「強制はない」
API公開は「自主的な決定」とマイクロソフト
2008/02/27
米マイクロソフトが人気製品のオープン性を高めるための相互運用性方針を決めたのは、欧州委員会などからの圧力に対応するためではなかった。
マイクロソフトの知財・ライセンス担当副社長ホレーショ・グティエレス氏は、2月21日の電話会見後にeWEEKの取材に応えてこのように語った。
マイクロソフトは、多くの人がこの決定に懐疑的であることを認識しているが、人々は同社の言葉だけでなく行動も目にすることになると自信を持っていると同氏は言う。
「強制されたからやっているわけではない。自発的な決定だ。たくさんの方針を並べ立てているだけではなく、それを実施するためにすぐに行動している」(同氏)
しかしNPD Groupのソフト業界アナリスト、クリス・スウェンソン氏には、明らかにマイクロソフトの既存のまたは潜在的な法的問題に対処するためのものに見える。
「マイクロソフトによる重要な戦略的決定だと思う。

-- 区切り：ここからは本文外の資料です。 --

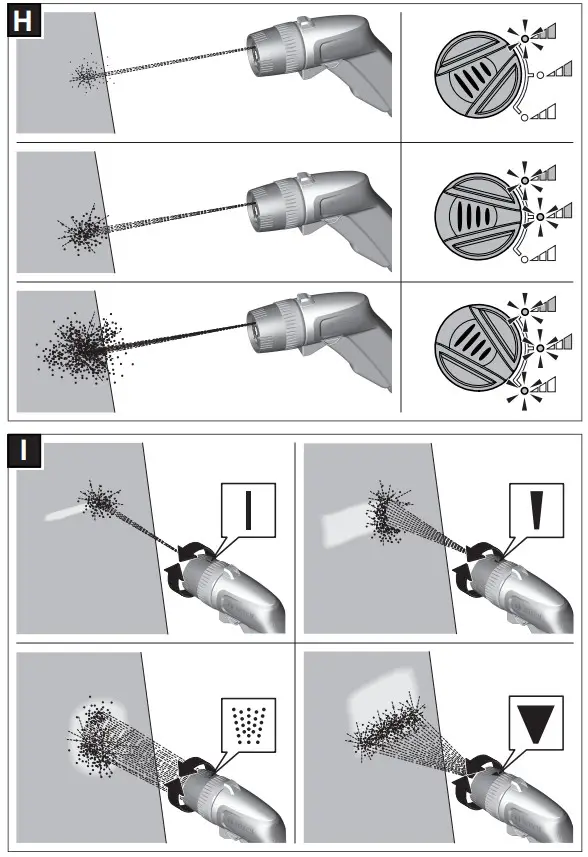 H

I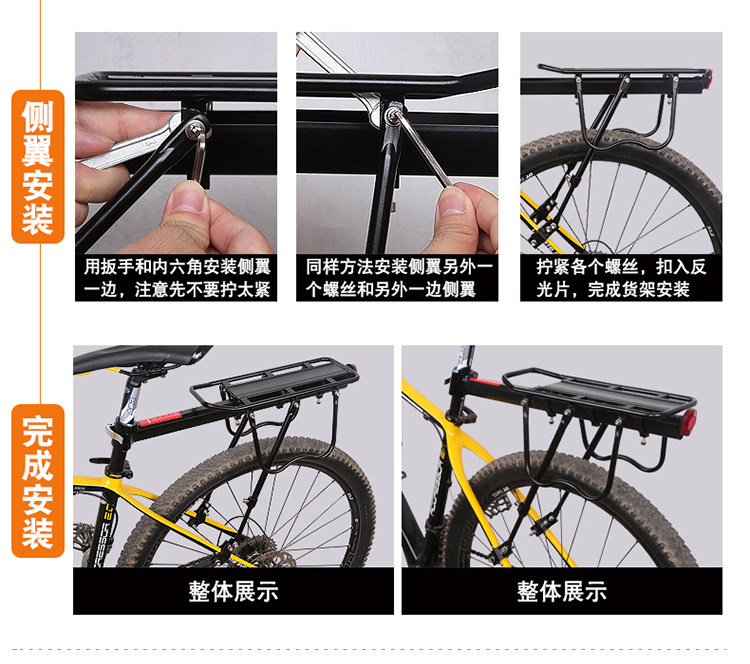 侧翼安装

用扳手和内六角安装侧翼一边，注意先不要拧太紧

同样方法安装侧翼另外一个螺丝和另外一边侧翼

拧紧各个螺丝，扣入反光片，完成货架安装

完成安装

整体展示

整体展示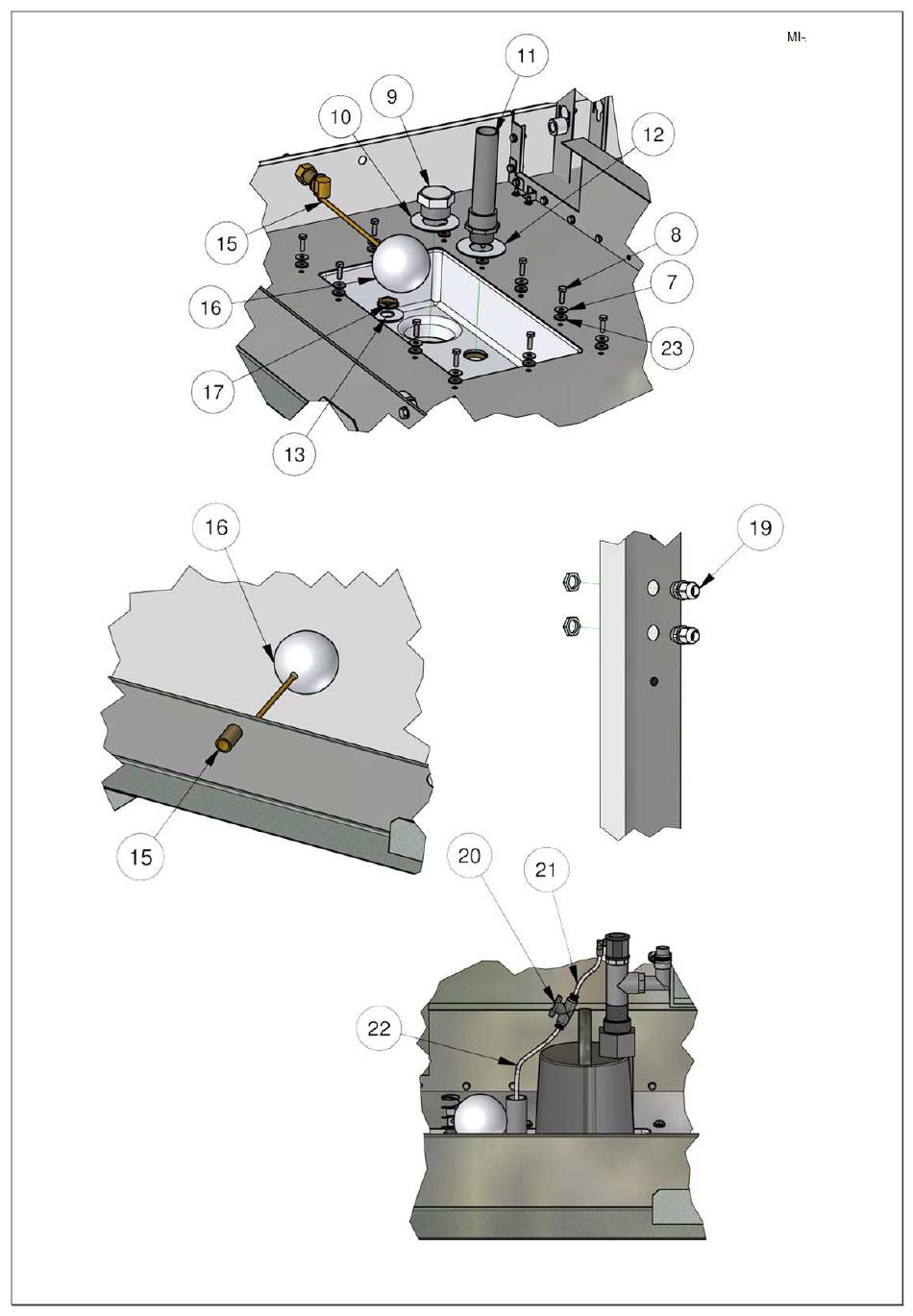 MI-

11
9
10
12
15
8
7
16
23
17
13

16
19
15

20
21
22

これにより、独禁法訴訟のダメージを軽減し、新たな訴訟を未然に防げるかもしれない。だが、マイクロソフトがこのような措置を取ったことは賞賛するべきだと思う」とスウェンソン氏は言う。「今後、この(相互運用性)プログラムは、 マイクロソフトが他社製品を適切に機能しないようにしているという競合他社からの苦情をなくすはずだ」
Microsoft Watch編集者のジョー・ウィルコックスは、マイクロソフトが得られるかもしれないPR上のメリットを考えると、この方針を発表したタイミングは「怪しい」としている。発表は、国際標準化機構(ISO)がマイクロソフトのOfficeフォーマットを標準として承認するかどうかを決定する重要な投票のおよそ1週間前に行われた。

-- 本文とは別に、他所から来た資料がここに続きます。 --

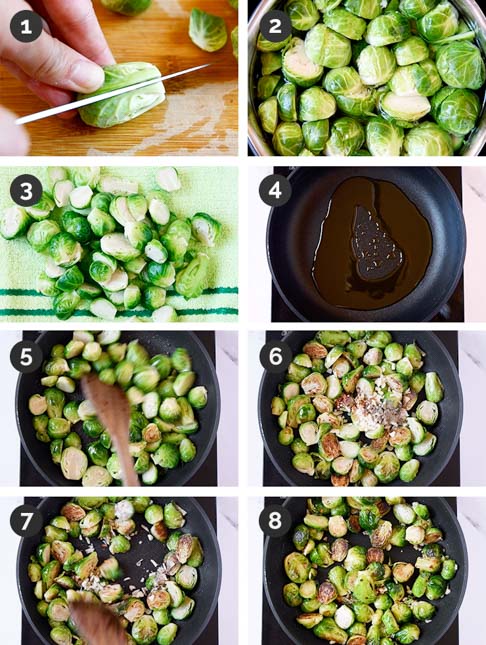 1
2
3
4
5
6
7
8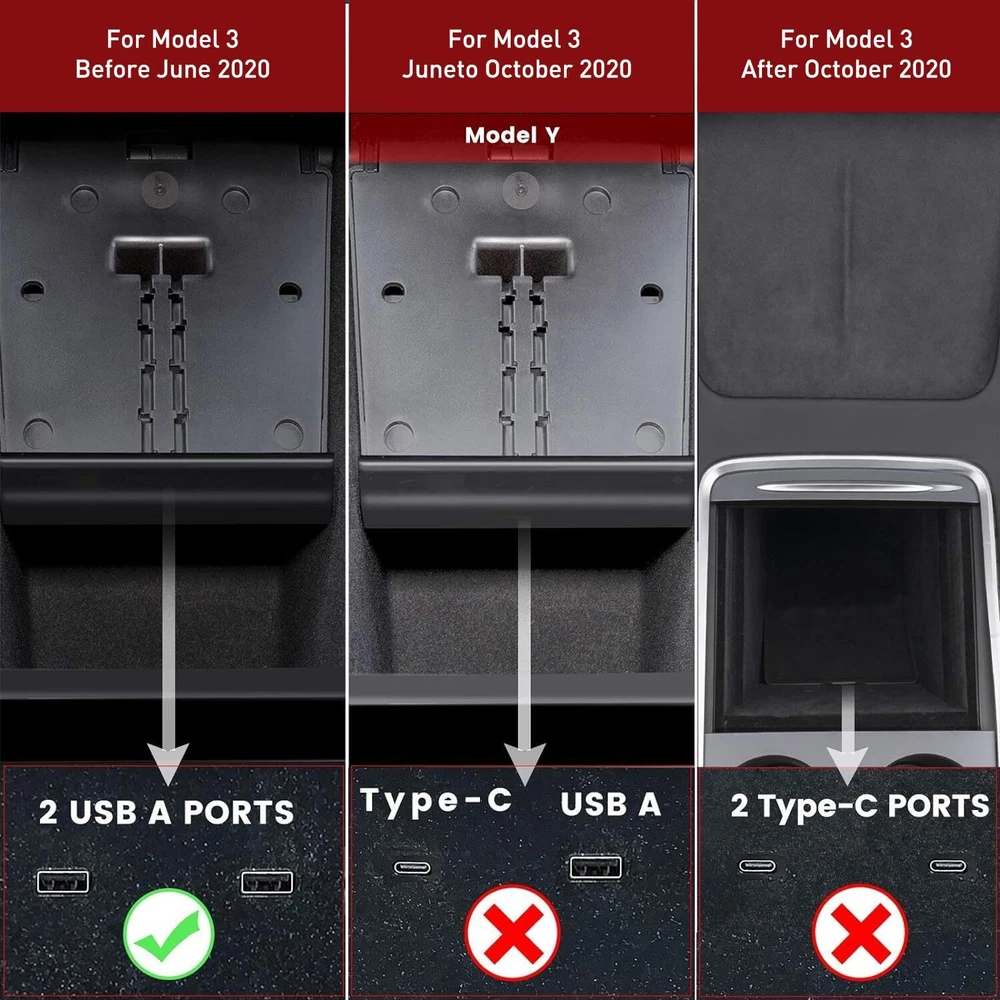 For Model 3
Before June 2020

2 USB A PORTS

For Model 3
Juneto October 2020

Model Y

Type-C USB A

For Model 3
After October 2020

2 Type-C PORTS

「この相互運用性方針は新しいものではない。EU(欧州連合)の欧州委員会は、2004年3月のマイクロソフトに対する独禁法裁定に関して、この方針の枠組みに従うよう義務付けた」とMicrosoft Watchには書かれている。
だが、マイクロソフトのグティエレス氏は、人々が懐疑的になるのはいつものことだとしつつも、今回の決定は同社の意思によるものだと語った。何年にもわたってパートナー、顧客、規制当局から学んできたことから、「いまやるべき責任ある行為」だと考えたからだという。
Linuxベンダ、レッドハットの法務顧問マイケル・カニンガム氏は、以前に聞いたことがあることばかりだとし、マイクロソフトの今回の動きをかなり疑いを持って見ていると話している。

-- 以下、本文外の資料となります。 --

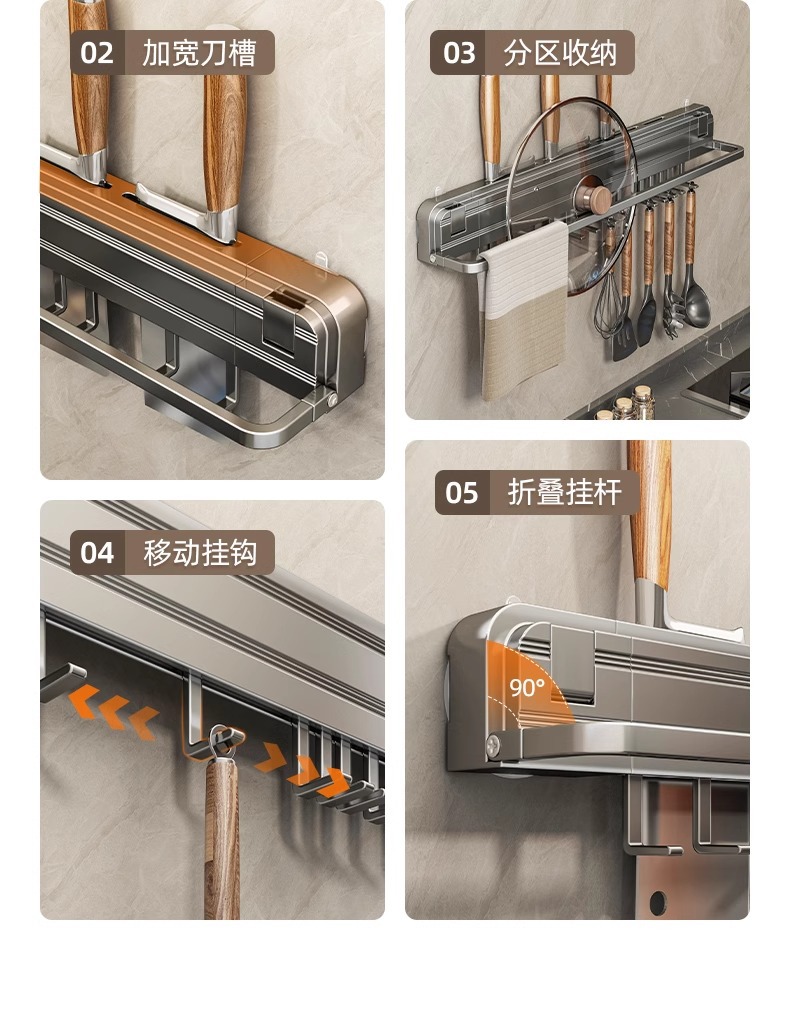 02 加宽刀槽

03 分区收纳

04 移动挂钩

05 折叠挂杆

90°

グティエレス氏は、作業の多くは進行中で、マイクロソフトが仕様の面で適切にことを運ぶには時間が必要だと認めた。
「これら仕様の一部は基本的にベータ版で、われわれはこれから学んでいく。最初は最終版ほどよいものではないかもしれないが、以前は存在していなかった仕様を最初から作る場合は当然のことだ」(同氏)
マイクロソフトのWindows Serverマーケティング・プラットフォーム戦略担当ジェネラルマネジャー、ビル・ヒフ氏はeWEEKに、オープン性と相互運用性を支持する方針は、単なるPR戦術でもマーケティングキャンペーンでもなく、ソフト設計からリーダーシップまで全社でやってきたことを大きく変えるものだと語った。
「このようなことをやっているほかの商用ソフトベンダを探してみたらいい。すべてのプロトコルとAPI情報を幅広いコミュニティに完全に提供している企業がほかにあるだろうか? 当社の――そしてわたしが思うには業界の――開放への考え方の大きな変化だ」(ヒフ氏)
これだけの水準の透明性を提供している企業も、これだけの量の情報をWebサイトで公開している企業もほかにないと同氏は語り、「オープンソース開発者が、特許付きのプロトコルを使うのを避けるために、それがどこにあるのか探したい場合、今はそれができる」と付け加えた。
同氏は、マイクロソフトは今回の決定で、同社が公開している情報を活用して、市場に出回っている同社製品ともっと効果的に連係する製品を開発する人が増えると期待していると語る。
「これはエコシステム全体を強化し、マイクロソフトと株主に恩恵をもたらす」とマイクロソフトの相互運用性・標準担当ジェネラルマネジャー、トム・ロバートソン氏はeWEEKに語った。